Il Napoli con le autorità sanitarie locali, Asl Napoli 1 e Napoli 2, così come manderemo alla Procura Federale, ha avuto un copioso carteggio che dimostra come ci sia stato il rispetto di tutte le procedure“.

Lo ha detto Mattia Grassani, legale del Napoli a Radio Punto Nuovo, aggiungendo che “il Napoli non è indagato dalla Procura Federale, oggi invieremo le memorie difensive, la partita con la Juve non può che giocarsi“.

Grassani, rispondendo all’ipotesi che il Napoli fosse partito per Torino con la Juventus, ha spiegato: “Il Napoli, dopo che il 3 ottobre ha ricevuto comunicazioni dalle Asl e dal Capo di Gabinetto della Regione Campania ha chiesto chiarimenti alle Asl, in particolare alla Asl Napoli 2, sulla compatibilità del provvedimento con la trasferta e ha ricevuto come risposta che per motivi di sanità pubblica, si deve rispettare l’isolamento fiduciario”.
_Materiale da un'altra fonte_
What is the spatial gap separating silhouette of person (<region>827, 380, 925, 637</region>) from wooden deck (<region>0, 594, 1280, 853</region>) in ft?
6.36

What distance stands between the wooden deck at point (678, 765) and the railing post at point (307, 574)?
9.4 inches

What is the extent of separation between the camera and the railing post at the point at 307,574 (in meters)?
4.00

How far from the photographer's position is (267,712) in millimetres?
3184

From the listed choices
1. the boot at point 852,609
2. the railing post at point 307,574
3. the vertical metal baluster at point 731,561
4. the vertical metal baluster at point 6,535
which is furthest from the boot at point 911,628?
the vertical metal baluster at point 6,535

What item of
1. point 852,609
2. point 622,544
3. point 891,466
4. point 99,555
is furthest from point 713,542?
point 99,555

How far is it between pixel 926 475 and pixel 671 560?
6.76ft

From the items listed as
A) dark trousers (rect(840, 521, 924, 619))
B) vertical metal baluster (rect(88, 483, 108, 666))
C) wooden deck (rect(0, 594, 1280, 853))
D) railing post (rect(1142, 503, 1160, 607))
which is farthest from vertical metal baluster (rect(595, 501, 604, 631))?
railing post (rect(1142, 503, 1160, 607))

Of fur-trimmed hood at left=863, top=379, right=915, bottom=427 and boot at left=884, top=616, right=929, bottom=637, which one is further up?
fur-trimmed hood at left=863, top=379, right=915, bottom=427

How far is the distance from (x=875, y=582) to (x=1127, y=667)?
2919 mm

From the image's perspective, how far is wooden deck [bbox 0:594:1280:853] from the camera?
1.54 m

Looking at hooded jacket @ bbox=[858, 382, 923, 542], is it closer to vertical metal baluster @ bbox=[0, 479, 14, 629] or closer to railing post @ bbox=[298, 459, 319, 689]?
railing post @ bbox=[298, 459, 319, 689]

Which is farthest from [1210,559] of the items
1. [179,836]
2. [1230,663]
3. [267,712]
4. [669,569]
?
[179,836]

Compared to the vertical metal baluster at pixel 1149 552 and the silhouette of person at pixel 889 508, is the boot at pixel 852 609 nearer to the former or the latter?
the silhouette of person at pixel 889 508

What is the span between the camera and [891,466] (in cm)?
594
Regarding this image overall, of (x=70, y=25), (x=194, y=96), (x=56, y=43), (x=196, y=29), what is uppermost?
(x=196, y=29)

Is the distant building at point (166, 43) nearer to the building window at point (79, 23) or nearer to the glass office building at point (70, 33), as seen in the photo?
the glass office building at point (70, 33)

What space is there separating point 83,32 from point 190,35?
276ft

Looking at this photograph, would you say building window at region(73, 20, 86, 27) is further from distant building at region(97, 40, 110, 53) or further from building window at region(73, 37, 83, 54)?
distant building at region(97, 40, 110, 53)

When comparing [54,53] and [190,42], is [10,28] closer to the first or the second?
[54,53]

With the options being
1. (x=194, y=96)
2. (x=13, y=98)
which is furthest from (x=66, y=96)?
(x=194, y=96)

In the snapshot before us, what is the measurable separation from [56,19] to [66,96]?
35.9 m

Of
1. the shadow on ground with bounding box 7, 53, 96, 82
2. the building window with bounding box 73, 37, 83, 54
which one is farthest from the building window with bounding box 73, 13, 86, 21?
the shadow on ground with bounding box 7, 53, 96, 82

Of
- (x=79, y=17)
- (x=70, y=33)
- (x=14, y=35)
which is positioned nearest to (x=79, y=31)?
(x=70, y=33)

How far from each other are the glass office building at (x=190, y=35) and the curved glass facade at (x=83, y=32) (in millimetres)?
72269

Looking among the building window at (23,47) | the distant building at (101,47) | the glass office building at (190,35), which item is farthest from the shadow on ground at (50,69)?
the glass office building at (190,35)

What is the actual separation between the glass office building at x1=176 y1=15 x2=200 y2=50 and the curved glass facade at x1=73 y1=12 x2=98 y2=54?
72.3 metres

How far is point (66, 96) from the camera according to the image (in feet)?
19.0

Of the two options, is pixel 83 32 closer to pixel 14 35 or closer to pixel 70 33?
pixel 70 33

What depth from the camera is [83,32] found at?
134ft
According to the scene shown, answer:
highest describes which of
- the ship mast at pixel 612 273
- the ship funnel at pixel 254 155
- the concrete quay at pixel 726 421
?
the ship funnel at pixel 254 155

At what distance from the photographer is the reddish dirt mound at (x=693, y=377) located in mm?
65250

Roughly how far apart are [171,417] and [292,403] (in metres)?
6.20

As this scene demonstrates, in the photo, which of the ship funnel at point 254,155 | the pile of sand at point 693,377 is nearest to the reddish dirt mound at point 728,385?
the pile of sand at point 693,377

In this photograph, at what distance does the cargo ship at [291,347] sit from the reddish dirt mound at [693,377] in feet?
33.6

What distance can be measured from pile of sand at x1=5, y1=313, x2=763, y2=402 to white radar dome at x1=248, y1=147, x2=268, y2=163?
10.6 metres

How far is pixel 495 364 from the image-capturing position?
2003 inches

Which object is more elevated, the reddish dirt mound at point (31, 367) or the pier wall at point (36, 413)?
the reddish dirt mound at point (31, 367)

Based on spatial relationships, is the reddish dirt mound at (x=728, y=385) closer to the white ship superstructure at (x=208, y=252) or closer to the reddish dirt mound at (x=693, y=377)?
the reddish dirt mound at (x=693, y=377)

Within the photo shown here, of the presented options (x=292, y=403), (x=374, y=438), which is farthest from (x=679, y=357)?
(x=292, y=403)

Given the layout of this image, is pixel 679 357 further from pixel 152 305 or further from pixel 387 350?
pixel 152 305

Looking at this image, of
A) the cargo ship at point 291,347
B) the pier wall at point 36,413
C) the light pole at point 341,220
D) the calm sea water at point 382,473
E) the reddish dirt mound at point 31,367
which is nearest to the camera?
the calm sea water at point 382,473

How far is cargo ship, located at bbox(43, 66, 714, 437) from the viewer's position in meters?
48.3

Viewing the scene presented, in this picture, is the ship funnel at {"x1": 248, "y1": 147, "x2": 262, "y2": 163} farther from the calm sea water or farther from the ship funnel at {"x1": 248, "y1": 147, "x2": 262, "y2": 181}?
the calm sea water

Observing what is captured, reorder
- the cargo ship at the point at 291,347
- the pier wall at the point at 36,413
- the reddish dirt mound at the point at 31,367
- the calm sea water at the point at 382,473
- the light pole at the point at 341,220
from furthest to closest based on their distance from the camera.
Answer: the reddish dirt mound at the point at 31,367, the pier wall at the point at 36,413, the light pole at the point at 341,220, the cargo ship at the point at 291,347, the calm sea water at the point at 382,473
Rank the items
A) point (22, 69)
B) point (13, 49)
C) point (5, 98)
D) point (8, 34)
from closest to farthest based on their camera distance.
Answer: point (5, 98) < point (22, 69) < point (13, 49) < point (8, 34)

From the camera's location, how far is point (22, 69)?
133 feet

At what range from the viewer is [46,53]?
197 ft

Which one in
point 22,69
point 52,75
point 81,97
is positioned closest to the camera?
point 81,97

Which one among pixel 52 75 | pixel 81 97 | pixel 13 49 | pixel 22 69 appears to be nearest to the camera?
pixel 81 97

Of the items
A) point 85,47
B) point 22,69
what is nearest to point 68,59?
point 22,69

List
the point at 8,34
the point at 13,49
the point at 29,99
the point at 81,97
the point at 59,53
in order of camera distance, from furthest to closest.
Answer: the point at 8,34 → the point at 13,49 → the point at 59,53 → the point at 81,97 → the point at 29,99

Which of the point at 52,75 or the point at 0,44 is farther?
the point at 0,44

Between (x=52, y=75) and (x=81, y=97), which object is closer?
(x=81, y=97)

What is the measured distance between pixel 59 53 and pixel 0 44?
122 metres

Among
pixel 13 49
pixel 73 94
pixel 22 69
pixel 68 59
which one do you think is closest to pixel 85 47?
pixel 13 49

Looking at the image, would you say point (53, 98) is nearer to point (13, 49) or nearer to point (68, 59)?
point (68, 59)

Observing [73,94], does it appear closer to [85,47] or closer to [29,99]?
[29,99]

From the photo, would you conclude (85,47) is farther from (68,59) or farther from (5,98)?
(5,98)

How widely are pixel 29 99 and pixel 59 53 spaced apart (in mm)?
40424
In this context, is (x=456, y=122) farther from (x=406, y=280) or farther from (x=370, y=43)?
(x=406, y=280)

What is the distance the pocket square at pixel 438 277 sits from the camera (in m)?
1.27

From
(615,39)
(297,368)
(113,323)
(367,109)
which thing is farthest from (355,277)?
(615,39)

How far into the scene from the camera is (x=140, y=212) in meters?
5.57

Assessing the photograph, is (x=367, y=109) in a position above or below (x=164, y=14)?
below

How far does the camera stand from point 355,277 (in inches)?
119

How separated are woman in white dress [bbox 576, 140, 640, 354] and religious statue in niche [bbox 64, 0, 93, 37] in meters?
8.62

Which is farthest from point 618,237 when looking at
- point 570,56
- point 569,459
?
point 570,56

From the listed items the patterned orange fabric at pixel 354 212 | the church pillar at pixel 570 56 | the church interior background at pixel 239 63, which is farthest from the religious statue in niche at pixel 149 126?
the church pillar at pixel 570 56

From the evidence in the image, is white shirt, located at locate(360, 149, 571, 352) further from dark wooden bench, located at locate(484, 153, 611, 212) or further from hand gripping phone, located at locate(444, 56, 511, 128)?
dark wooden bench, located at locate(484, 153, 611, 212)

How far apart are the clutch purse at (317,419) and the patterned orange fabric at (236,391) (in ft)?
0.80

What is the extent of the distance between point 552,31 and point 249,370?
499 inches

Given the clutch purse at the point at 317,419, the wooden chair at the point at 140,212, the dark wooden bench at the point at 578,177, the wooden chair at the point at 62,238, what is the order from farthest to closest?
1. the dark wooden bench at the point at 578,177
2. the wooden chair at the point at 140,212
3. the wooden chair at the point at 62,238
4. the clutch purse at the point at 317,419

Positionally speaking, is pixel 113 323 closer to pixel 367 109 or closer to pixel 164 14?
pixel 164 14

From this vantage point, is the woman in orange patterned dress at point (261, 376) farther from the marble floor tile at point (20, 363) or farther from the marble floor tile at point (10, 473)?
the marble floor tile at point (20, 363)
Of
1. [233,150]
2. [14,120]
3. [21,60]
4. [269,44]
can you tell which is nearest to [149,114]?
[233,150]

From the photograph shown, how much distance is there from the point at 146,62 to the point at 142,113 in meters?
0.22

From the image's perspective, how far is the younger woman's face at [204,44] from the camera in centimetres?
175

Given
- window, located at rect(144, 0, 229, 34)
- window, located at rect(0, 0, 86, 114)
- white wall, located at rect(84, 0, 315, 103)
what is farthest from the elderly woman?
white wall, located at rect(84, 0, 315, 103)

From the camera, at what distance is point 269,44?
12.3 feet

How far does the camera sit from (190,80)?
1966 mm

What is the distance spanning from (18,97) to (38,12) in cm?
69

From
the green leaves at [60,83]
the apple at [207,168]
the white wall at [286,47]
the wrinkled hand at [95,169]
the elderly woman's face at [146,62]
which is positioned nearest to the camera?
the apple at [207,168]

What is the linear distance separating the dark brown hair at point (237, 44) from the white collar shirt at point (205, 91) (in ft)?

A fronte di queste comunicazioni, il Napoli ha quindi deciso di non rischiare un provvedimento penale di tutti i suoi tesserati, violando l’articolo 650 del codice penale, cioé la violazione di un provvedimento delle autorità“. Quindi, secondo Grassani, “il provvedimento è chiaro e la partita si dovrà giocare, al Napoli è stato intimato di non giocare, punto. Come mai per Palermo-Potenza con un identico provvedimento della Asl di Potenza non si è giocata senza che nessuno ne parlasse?